IoTDB -> IoTDB data sync requires the target IoTDB:
- Enable automatic metadata creation: manual configuration of encoding and compression of data types to be consistent with the sender is required
- Do not enable automatic metadata creation: manually create metadata that is consistent with the source
Sync Task Management
Create a sync task
A data sync task can be created using the CREATE PIPE
statement, a sample SQL statement is shown below:
CREATE PIPE <PipeId> -- PipeId is the name that uniquely identifies the sync task
WITH EXTRACTOR (
-- Default IoTDB Data Extraction Plugin
'extractor' = 'iotdb-extractor',
-- Path prefix, only data that can match the path prefix will be extracted for subsequent processing and delivery
'extractor.pattern' = 'root.timecho',
-- Whether to extract historical data
'extractor.history.enable' = 'true',
-- Describes the time range of the historical data being extracted, indicating the earliest possible time
'extractor.history.start-time' = '2011.12.03T10:15:30+01:00',
-- Describes the time range of the extracted historical data, indicating the latest time
'extractor.history.end-time' = '2022.12.03T10:15:30+01:00',
-- Whether to extract realtime data
'extractor.realtime.enable' = 'true',
)

════════════════════

◆ Given instruction A: What statement does the IoTDB data sync text use to create a sync task?

════════════════════

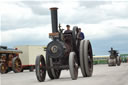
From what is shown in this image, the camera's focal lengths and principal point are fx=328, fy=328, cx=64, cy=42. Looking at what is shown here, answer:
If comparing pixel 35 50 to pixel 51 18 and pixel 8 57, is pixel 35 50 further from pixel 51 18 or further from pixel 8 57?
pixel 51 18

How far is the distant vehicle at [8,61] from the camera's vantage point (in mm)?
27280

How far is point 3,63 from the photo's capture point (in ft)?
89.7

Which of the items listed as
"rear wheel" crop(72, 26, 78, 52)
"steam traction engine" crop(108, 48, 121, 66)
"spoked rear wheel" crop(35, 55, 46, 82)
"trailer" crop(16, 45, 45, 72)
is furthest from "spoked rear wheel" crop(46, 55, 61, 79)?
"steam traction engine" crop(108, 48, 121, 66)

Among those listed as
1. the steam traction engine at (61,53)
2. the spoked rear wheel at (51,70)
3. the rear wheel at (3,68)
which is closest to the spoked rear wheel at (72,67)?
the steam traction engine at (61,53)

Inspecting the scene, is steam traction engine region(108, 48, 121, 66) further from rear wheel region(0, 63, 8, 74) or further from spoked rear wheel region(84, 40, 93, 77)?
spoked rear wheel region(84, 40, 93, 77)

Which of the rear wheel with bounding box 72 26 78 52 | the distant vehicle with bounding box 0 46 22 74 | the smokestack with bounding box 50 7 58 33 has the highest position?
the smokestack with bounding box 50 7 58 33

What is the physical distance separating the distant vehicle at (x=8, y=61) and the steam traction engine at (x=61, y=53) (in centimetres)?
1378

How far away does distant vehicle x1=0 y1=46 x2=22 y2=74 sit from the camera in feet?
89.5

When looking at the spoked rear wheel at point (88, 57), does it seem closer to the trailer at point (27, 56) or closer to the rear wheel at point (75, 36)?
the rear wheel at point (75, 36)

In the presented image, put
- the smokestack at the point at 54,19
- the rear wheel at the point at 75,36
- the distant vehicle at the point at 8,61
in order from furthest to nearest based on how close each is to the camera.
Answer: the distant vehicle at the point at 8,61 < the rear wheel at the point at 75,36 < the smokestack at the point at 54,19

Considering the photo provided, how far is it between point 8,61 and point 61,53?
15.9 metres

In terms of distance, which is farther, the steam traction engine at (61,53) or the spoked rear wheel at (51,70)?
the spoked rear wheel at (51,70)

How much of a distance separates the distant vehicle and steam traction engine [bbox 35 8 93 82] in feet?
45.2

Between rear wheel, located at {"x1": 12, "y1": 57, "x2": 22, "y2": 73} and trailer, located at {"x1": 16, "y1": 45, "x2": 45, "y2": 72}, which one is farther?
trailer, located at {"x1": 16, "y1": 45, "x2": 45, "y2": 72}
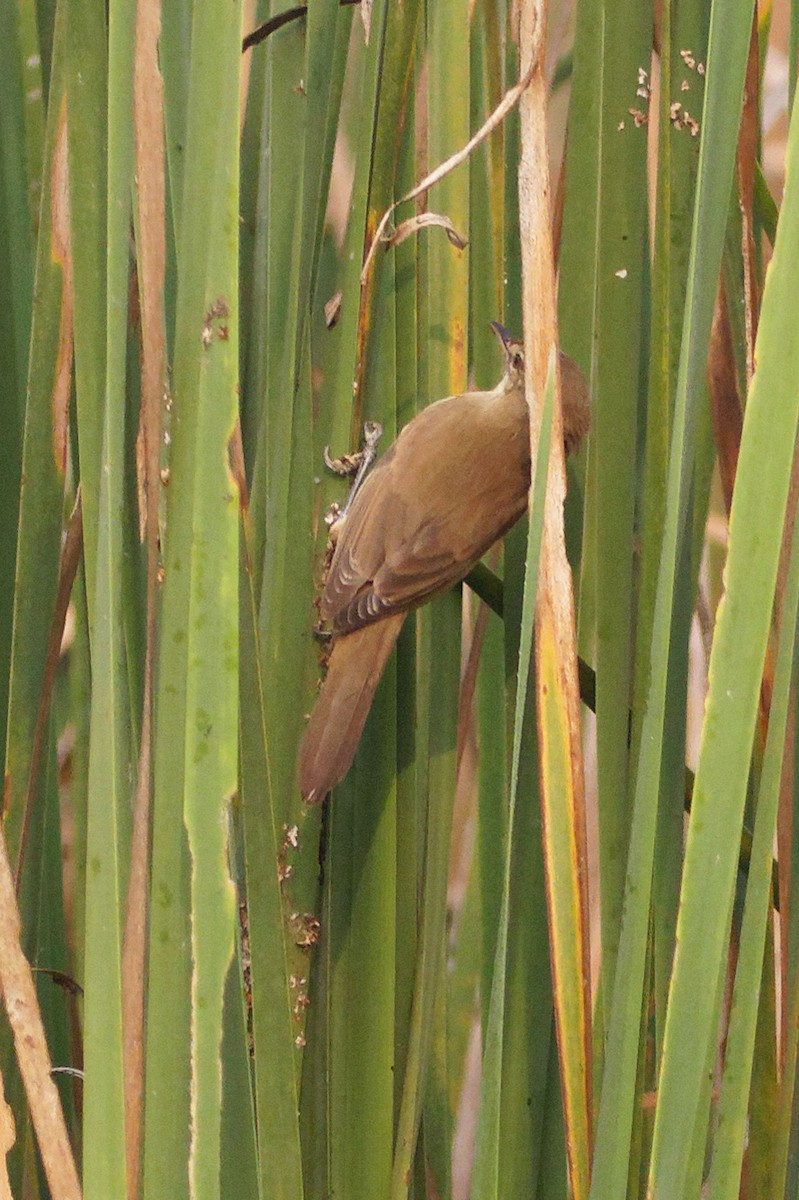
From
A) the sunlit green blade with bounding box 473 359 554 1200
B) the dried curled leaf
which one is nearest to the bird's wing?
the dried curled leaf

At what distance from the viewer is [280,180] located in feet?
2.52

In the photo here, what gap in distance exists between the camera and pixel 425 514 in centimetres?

════════════════════

◆ Given instruction B: Please copy out the records from their beginning through the line containing "Answer: the distant", both ends included. Leave the pictures out.

◆ Final answer A: The CREATE PIPE statement.

◆ Final answer B:
From what is shown in this image, the camera's focal lengths and principal point are fx=328, fy=328, cx=64, cy=42. Looking at what is shown here, answer:
If comparing pixel 35 50 to pixel 51 18 and pixel 8 57, is pixel 35 50 further from pixel 51 18 or further from pixel 8 57?
pixel 51 18

How far is the distant vehicle at [8,61] from the camera's vantage point (in mm)?
27280

How far is point 3,63 from the photo's capture point (in ft)?
89.7

Which of the items listed as
"rear wheel" crop(72, 26, 78, 52)
"steam traction engine" crop(108, 48, 121, 66)
"spoked rear wheel" crop(35, 55, 46, 82)
"trailer" crop(16, 45, 45, 72)
is furthest from "spoked rear wheel" crop(46, 55, 61, 79)?
"steam traction engine" crop(108, 48, 121, 66)

Among those listed as
1. the steam traction engine at (61,53)
2. the spoked rear wheel at (51,70)
3. the rear wheel at (3,68)
which is closest to the spoked rear wheel at (72,67)?
the steam traction engine at (61,53)

Inspecting the scene, is steam traction engine region(108, 48, 121, 66) further from rear wheel region(0, 63, 8, 74) or further from spoked rear wheel region(84, 40, 93, 77)?
spoked rear wheel region(84, 40, 93, 77)

Which of the rear wheel with bounding box 72 26 78 52 | the distant vehicle with bounding box 0 46 22 74 | the smokestack with bounding box 50 7 58 33 has the highest position?
the smokestack with bounding box 50 7 58 33

What is the physical distance separating the distant vehicle at (x=8, y=61) and the steam traction engine at (x=61, y=53) (in centimetres)?
1378

How far away does distant vehicle x1=0 y1=46 x2=22 y2=74 sit from the camera in feet?
89.5

When looking at the spoked rear wheel at point (88, 57), does it seem closer to the trailer at point (27, 56) or closer to the rear wheel at point (75, 36)?
the rear wheel at point (75, 36)

In the presented image, put
- the smokestack at the point at 54,19
- the rear wheel at the point at 75,36
- the distant vehicle at the point at 8,61
in order from furthest to nearest based on how close each is to the camera.
Answer: the distant vehicle at the point at 8,61 < the rear wheel at the point at 75,36 < the smokestack at the point at 54,19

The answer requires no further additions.